Lamentou ainda o alto grau de insegurança vivido nas últimas horas, “o qual decorre de uma expectativa gerada na sociedade pela edição de um novo Decreto quando a questão estava subjudice, com desfecho programado para três dias após a entrada em vigor do citado ato. Penso que esta situação poderia ter sido evitada”.

O recurso será analisado pela 4ª Câmara Cível do Tribunal de Justiça, às 18h.

Na noite deste domingo, o desembargador Luiz Felipe Silveira Difini, em plantão, negou recurso do Ministério Público do RS contra a liminar que suspendeu as aulas presenciais. O magistrado considerou ser necessário aguardar o julgamento do Agravo de Instrumento pela 4ª Câmara Cível (que ocorrerá nesta segunda-feira).

E considerou incoerente que o “Governo do Estado tenha mantido, durante todo o ano passado, com inúmeras regiões do Estado em bandeira vermelha ou laranja (ou até amarela) as aulas presenciais suspensas em todos os níveis da educação. E que agora, em bandeira preta – que representa altíssimo nível de transmissão do vírus, pretenda determinar a retomada, sem vacinação de professores e auxiliares e fornecimento de máscaras adequadas. Por fim, determinou intimar com urgência o Governador, o Prefeito de Porto Alegre e o Presidente do Sindicato do Ensino Privado (SINEPE) para cumprimento da decisão, sob pena de crime de responsabilidade”.

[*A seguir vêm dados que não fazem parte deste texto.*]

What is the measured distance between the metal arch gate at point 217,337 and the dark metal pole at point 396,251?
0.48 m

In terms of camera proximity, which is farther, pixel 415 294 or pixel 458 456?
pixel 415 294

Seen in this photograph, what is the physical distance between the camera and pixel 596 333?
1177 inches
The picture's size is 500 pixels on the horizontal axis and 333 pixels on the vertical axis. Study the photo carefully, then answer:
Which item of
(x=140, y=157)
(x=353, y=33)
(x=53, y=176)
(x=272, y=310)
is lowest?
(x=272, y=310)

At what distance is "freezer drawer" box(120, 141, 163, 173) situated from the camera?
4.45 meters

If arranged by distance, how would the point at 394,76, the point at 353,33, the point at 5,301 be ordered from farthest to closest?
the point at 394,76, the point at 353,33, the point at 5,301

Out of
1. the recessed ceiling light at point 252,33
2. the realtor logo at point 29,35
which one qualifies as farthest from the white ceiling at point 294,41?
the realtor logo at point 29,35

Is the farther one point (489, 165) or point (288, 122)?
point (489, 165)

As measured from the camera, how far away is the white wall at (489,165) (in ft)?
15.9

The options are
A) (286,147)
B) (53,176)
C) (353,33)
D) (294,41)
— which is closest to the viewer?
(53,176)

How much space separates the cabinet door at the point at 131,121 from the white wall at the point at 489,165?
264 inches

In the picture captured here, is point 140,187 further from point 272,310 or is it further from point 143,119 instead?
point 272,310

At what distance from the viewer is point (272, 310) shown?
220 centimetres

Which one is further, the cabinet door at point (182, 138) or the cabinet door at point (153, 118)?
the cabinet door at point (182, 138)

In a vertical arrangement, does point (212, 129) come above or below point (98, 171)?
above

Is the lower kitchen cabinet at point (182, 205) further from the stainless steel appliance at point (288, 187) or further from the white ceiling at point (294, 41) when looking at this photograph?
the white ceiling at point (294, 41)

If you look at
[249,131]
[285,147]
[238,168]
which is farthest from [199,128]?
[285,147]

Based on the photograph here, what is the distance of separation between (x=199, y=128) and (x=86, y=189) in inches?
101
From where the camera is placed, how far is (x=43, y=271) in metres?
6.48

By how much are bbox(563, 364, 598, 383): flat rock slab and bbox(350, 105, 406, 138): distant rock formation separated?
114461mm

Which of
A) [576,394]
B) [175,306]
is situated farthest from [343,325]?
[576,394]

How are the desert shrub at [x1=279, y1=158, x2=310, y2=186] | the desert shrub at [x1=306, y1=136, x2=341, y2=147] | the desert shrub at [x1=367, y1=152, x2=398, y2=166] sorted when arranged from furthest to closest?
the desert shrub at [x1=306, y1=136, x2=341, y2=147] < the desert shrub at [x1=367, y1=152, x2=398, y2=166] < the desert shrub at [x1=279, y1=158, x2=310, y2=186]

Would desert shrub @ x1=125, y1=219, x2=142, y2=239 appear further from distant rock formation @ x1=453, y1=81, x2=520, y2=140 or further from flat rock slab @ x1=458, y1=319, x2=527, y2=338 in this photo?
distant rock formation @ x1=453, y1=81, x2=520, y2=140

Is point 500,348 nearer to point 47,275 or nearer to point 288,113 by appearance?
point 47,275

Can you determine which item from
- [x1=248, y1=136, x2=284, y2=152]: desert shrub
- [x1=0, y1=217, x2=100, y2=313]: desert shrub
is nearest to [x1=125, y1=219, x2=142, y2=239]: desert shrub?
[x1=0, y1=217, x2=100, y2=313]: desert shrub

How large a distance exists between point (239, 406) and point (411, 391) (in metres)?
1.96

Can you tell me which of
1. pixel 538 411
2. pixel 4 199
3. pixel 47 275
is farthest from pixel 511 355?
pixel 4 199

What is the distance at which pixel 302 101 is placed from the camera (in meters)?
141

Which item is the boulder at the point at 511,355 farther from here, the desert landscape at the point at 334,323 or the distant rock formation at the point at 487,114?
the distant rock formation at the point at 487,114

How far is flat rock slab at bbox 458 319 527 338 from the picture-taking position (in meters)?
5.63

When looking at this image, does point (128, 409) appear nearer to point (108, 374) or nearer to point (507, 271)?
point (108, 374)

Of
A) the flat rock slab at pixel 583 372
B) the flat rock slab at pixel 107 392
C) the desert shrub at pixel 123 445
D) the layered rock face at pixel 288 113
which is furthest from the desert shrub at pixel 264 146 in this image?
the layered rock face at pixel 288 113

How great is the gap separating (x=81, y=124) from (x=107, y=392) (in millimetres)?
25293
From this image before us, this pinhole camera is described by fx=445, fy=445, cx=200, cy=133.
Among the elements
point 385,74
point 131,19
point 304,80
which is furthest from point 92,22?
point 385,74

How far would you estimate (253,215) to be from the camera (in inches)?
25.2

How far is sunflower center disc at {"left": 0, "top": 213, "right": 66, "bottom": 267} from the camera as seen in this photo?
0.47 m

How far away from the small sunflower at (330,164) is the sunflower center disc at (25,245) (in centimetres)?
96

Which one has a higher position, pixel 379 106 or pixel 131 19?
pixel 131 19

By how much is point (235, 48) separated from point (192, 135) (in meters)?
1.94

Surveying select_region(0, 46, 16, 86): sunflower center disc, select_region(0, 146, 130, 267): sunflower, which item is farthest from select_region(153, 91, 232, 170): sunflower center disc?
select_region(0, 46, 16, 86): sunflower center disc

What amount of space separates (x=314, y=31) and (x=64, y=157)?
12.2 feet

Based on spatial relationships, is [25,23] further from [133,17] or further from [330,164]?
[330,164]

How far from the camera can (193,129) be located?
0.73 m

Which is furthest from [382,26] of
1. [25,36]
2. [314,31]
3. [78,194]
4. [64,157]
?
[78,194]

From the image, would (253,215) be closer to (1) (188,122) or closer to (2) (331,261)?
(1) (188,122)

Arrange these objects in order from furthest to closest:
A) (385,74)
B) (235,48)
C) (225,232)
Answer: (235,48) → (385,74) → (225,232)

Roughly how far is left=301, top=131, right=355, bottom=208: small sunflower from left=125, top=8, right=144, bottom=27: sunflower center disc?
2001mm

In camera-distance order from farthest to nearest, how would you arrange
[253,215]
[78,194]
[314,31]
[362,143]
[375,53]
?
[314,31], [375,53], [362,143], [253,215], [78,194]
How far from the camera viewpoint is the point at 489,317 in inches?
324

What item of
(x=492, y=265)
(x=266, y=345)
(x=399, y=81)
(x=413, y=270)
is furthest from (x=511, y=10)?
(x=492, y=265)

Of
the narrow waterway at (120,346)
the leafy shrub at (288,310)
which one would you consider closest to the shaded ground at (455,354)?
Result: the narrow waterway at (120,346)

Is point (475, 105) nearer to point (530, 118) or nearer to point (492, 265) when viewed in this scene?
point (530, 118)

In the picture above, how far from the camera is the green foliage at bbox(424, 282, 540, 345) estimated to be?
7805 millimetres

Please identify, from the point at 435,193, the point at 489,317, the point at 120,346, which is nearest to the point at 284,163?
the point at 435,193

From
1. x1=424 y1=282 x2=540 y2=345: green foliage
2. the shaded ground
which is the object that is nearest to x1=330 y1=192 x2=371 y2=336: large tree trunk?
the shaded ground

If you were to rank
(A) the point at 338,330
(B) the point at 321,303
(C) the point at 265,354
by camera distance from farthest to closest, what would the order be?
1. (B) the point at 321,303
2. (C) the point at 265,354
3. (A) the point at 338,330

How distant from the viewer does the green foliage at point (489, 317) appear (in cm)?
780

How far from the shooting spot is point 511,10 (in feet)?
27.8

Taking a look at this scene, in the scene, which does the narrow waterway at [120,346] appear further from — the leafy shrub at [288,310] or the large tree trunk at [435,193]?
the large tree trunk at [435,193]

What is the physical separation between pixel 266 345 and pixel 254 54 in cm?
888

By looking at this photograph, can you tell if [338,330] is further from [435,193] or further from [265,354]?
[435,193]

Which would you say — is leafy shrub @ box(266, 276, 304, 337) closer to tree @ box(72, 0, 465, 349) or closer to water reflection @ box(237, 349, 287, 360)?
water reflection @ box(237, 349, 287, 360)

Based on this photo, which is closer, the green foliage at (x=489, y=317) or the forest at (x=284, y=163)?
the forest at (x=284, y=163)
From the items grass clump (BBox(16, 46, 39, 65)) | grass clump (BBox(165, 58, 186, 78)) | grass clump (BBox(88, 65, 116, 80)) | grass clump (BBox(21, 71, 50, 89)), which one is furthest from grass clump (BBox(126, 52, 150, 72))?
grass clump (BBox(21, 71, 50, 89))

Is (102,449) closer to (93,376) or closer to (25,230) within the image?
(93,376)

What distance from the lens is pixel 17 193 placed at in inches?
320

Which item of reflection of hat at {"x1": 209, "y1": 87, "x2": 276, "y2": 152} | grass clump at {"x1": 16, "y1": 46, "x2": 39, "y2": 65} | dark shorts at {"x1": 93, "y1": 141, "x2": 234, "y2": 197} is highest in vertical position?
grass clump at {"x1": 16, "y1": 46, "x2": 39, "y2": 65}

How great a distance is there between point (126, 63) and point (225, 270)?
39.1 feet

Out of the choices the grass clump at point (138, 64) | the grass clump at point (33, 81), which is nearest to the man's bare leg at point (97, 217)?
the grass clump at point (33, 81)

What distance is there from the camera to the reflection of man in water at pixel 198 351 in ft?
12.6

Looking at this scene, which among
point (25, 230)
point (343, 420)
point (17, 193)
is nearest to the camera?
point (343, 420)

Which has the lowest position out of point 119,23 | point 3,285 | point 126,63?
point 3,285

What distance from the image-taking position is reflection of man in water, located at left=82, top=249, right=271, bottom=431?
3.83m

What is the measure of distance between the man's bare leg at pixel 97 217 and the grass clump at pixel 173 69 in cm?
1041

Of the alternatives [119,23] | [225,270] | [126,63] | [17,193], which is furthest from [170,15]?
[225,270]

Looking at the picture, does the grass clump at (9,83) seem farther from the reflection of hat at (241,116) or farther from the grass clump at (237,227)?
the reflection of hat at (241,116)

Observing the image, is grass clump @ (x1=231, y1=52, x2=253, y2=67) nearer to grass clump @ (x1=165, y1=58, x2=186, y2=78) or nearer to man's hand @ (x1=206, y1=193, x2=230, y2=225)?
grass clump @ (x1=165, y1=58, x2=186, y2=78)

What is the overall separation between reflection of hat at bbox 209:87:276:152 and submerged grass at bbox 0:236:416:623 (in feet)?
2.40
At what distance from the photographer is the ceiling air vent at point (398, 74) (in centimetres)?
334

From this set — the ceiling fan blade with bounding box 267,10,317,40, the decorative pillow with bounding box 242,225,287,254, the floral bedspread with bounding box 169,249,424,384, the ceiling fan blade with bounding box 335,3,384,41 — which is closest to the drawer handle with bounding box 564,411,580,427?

Mais cedo neste domingo, a juíza Cristina Luísa Marquesan da Silva, da 1ª Vara da Fazenda Pública de Porto Alegre havia decidido que permanece válida a decisão liminar que suspendeu as aulas presenciais nas escolas públicas e privadas de todo o Estado durante a bandeira preta, independentemente de eventual flexibilização de protocolos.

A manifestação da magistrada ocorreu após peticionamento da AMPD (Associação Mães e Pais pela Democracia). A entidade pleiteou que o Estado fosse advertido com a máxima urgência pelo Judiciário para que cumprisse a decisão de suspensão das aulas presenciais. Na sexta-feira, o Estado do RS, havia informado sobre a edição do Decreto nº 55.852, de 22 de abril de 2021, o qual dispôs sobre a retomada das aulas presenciais na educação infantil e 1º e 2º anos do ensino fundamental nas regiões de Bandeira Preta com cogestão.

Após a decisão da juíza, um grupo de manifestantes se reuniu neste domingo, em Porto Alegre, em frente à casa da magistrada para protestar contra a medida. O grupo organizou também uma carreata e um buzinaço contra a decisão judicial. A Ajuris (Associação dos Juízes do Rio Grande do Sul) divulgou uma nota repudiando o ato em frente à residência da magistrada.

O TJ-RS também publicou uma nota oficial: “O Tribunal de Justiça do Estado do Rio Grande do Sul não admitirá quaisquer ameaças a seus magistrados e vai adotar todas as medidas legais cabíveis para coibi-las, nos termos da lei”, diz o comunicado.